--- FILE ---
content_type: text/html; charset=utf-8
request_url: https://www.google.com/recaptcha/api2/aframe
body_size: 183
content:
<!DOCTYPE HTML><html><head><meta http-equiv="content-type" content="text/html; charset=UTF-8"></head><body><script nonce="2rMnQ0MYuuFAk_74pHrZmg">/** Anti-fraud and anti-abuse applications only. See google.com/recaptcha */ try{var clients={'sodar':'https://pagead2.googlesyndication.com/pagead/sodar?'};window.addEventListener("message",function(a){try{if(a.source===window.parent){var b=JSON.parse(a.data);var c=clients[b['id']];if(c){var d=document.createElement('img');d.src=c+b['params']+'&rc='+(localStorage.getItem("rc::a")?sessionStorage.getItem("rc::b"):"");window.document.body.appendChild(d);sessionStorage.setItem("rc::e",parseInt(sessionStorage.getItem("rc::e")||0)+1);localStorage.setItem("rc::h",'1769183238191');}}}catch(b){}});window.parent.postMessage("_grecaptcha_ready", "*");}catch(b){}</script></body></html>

----

▶ WORK INSTRUCTIONS:
Pull every line with the string "https" from the data above.

▶ SOLUTION BELOW:
request_url: https://www.google.com/recaptcha/api2/aframe
<!DOCTYPE HTML><html><head><meta http-equiv="content-type" content="text/html; charset=UTF-8"></head><body><script nonce="2rMnQ0MYuuFAk_74pHrZmg">/** Anti-fraud and anti-abuse applications only. See google.com/recaptcha */ try{var clients={'sodar':'https://pagead2.googlesyndication.com/pagead/sodar?'};window.addEventListener("message",function(a){try{if(a.source===window.parent){var b=JSON.parse(a.data);var c=clients[b['id']];if(c){var d=document.createElement('img');d.src=c+b['params']+'&rc='+(localStorage.getItem("rc::a")?sessionStorage.getItem("rc::b"):"");window.document.body.appendChild(d);sessionStorage.setItem("rc::e",parseInt(sessionStorage.getItem("rc::e")||0)+1);localStorage.setItem("rc::h",'1769183238191');}}}catch(b){}});window.parent.postMessage("_grecaptcha_ready", "*");}catch(b){}</script></body></html>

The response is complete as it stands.